> **EXERCISE**
Change every "camera" to "viewpoint" throughout the items below, and leave all other text unchanged.

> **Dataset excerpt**
========================

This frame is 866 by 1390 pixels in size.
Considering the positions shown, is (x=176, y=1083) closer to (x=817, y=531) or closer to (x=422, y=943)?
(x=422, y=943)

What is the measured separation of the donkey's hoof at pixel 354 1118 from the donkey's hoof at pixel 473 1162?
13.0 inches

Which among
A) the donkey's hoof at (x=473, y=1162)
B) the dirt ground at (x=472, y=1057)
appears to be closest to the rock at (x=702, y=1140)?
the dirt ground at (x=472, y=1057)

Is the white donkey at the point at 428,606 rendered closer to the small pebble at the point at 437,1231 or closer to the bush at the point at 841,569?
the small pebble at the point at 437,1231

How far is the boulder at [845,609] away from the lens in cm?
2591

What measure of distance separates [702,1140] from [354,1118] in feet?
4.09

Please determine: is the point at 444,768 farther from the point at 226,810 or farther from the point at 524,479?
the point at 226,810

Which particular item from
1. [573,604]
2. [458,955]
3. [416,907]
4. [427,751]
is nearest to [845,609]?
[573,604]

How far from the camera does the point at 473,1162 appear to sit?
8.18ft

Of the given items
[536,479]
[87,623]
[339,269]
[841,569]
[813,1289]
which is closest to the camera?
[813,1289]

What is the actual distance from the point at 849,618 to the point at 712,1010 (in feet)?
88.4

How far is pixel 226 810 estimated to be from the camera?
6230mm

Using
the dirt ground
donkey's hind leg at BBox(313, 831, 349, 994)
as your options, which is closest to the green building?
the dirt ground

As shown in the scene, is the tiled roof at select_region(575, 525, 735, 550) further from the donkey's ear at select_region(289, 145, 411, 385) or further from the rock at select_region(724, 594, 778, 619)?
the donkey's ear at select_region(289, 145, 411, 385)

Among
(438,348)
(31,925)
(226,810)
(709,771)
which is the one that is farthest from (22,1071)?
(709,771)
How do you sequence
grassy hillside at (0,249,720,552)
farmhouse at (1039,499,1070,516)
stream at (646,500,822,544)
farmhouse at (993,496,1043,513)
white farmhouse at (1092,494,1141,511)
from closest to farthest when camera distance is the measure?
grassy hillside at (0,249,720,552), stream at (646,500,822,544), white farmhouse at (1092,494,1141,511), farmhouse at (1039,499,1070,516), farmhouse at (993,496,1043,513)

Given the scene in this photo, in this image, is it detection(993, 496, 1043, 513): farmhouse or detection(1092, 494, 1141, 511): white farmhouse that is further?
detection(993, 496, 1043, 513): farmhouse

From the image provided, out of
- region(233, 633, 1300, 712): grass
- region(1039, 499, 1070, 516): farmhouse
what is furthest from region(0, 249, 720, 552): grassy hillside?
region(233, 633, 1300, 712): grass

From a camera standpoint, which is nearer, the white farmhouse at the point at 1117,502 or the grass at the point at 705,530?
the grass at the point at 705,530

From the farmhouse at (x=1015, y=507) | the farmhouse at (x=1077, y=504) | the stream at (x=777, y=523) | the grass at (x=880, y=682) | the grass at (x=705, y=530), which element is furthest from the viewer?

========================

> **OUTPUT FOR THIS EXERCISE**
This frame is 866 by 1390 pixels in size.
Considering the positions shown, is (x=176, y=1083) closer to (x=817, y=531) or closer to (x=422, y=943)?
(x=422, y=943)

What is the measured separation of the donkey's hoof at pixel 354 1118 from the donkey's hoof at pixel 473 1162?
13.0 inches

Which among
A) the donkey's hoof at (x=473, y=1162)
B) the dirt ground at (x=472, y=1057)
appears to be closest to the rock at (x=702, y=1140)?
the dirt ground at (x=472, y=1057)

Is the white donkey at the point at 428,606 rendered closer to the small pebble at the point at 437,1231 or closer to the bush at the point at 841,569?
the small pebble at the point at 437,1231

How far is the boulder at [845,609] away from the lens in cm?
2591

What measure of distance separates [702,1140] from [354,1118] in feet?
4.09

Please determine: is the point at 444,768 farther from the point at 226,810 or farther from the point at 524,479?
the point at 226,810

Which particular item from
1. [573,604]
2. [458,955]
3. [416,907]
4. [427,751]
is nearest to [845,609]?
[573,604]

How far from the viewpoint does the point at 473,1162 appear to sit?
8.18ft

Of the given items
[536,479]
[87,623]
[339,269]
[841,569]
[813,1289]
which is closest to the viewpoint?
[813,1289]

What is the actual distance from the point at 849,618 to the point at 712,1010 (in feet)?
88.4

How far is pixel 226 810 estimated to be from the viewpoint?
6230mm

Using
the dirt ground
donkey's hind leg at BBox(313, 831, 349, 994)
as your options, which is closest to the green building?
the dirt ground

As shown in the scene, is the tiled roof at select_region(575, 525, 735, 550) further from the donkey's ear at select_region(289, 145, 411, 385) or further from the rock at select_region(724, 594, 778, 619)?
the donkey's ear at select_region(289, 145, 411, 385)

Among
(438,348)
(31,925)
(226,810)
(709,771)
which is the one that is farthest from (22,1071)?
(709,771)
How do you sequence
grassy hillside at (0,249,720,552)
farmhouse at (1039,499,1070,516)
stream at (646,500,822,544)
farmhouse at (993,496,1043,513)
white farmhouse at (1092,494,1141,511)
from closest to farthest when viewpoint distance is the measure?
grassy hillside at (0,249,720,552), stream at (646,500,822,544), white farmhouse at (1092,494,1141,511), farmhouse at (1039,499,1070,516), farmhouse at (993,496,1043,513)

Given the scene in this photo, in this image, is it detection(993, 496, 1043, 513): farmhouse or detection(1092, 494, 1141, 511): white farmhouse that is further?
detection(993, 496, 1043, 513): farmhouse

From the image provided, out of
- region(233, 633, 1300, 712): grass
- region(1039, 499, 1070, 516): farmhouse
what is furthest from region(0, 249, 720, 552): grassy hillside?
region(233, 633, 1300, 712): grass

From a viewpoint standpoint, which is nearer, the white farmhouse at the point at 1117,502 or the grass at the point at 705,530?
the grass at the point at 705,530

From the farmhouse at (x=1015, y=507) | the farmhouse at (x=1077, y=504) | the stream at (x=777, y=523) | the grass at (x=880, y=682) | the grass at (x=705, y=530), which element is furthest from the viewer?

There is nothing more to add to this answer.